Hickling was the son of Frederick Hickling, a police inspector, and his wife Elsie, of Malvern, Worcestershire. Hickling was born on 2 August 1920 in Derby, and educated at Buxton College. He applied to study at the University of Oxford, but was unsuccessful at his interview, because he shocked his examiner by rating the poetry of A. E. Housman over that of William Wordsworth. He studied instead at the University of Nottingham, where he became the youngest student to graduate with a Bachelor of Laws (LL.B.). After graduation, Hickling joined a law firm as an articled clerk, and then enrolled for one year of approved academic study at the East Midlands School of Law.

Between 1941 and 1946 Hickling served as an ordinary seaman in World War II with the Royal Naval Volunteer Reserve on board HMS La Malouine, a 29-metre French corvette taken over by the British.
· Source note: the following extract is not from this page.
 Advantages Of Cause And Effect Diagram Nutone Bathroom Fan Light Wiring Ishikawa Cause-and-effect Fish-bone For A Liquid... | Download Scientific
The ship was part of Convoy PQ 17, carrying matériel from Britain and the US to the USSR. PQ 17 sailed in June–July 1942 and suffered the heaviest losses of any Russia-bound convoy, with 25 vessels out of 36 lost to enemy action. On D-Day, he was a Sub-Lieutenant commanding an Mk IV Landing Craft Tank 1013 with LCT 1018 of the 43rd LCT flotilla, which carried several hundred tons of ammunition to Sword Beach, Normandy.

Hickling married Beryl (Bee) Dennett in 1945, and the following year he resumed his legal career as deputy solicitor with the Evening Standard in London. After the death of their firstborn son, they emigrated despite his wife's uncertainty about moving as far from England as possible.
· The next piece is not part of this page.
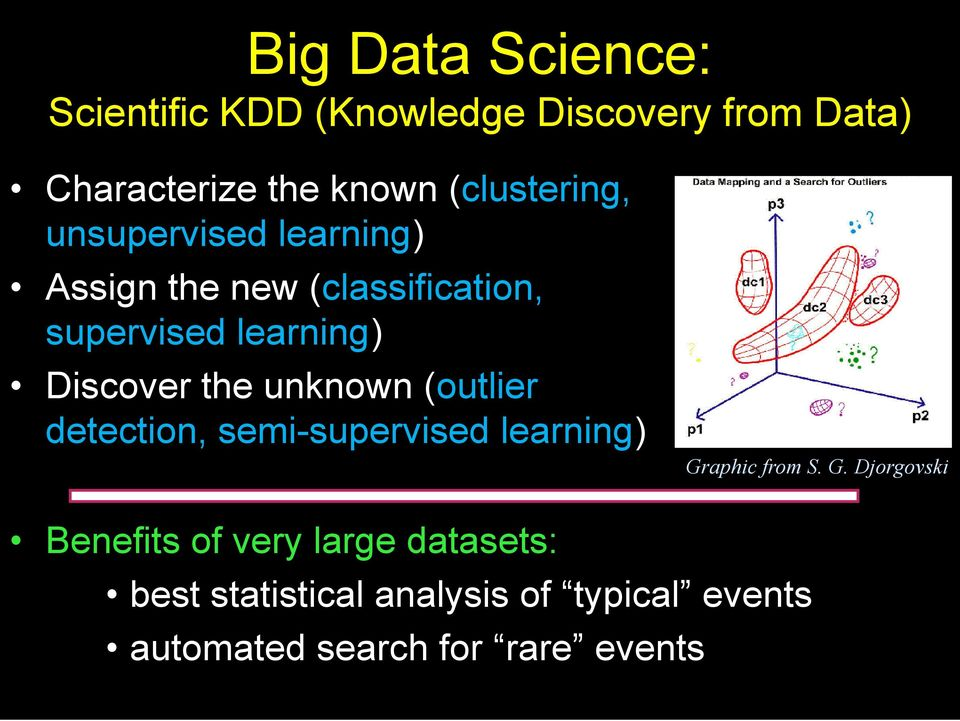 Discover the unknown (outlier detection, semi-supervised learning) Gr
== Crown colony 1950–1972 ==

Hickling joined the Colonial Legal Service, and in 1950 was posted to Sarawak, then a British colony, as assistant attorney general and, as he put it, "cheerfully assisted in the dissolution of Empire". In 1954, he spent two months in the sultanate of Brunei to research its constitutional status and to brief colonial officials on its history and traditions before the introduction of a written constitution, and submitted his memorandum on the matter in 1955.
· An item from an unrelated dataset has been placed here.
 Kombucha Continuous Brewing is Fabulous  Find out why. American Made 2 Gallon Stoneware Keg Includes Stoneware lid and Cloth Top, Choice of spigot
Immediately thereafter, Hickling was transferred to Malaya as its first parliamentary draftsman, and in that capacity he helped to prepare the Malayan (now Malaysian) constitution for that country's independence from Britain in 1957.
Subsequently, as Commissioner of Law Revision he drafted the Internal Security Act of 1960, based on the Emergency Ordinance 1948 which had been enacted to provide the British colonial authorities with powers to tackle a communist insurgency. For his contributions to Malaya, Hickling was made a Companion of the Order of the Defender of the Realm (known in Malay as the Johan Mangku Negara or JMN) by the Malayan head of state, the Yang di-Pertuan Agong, in 1961.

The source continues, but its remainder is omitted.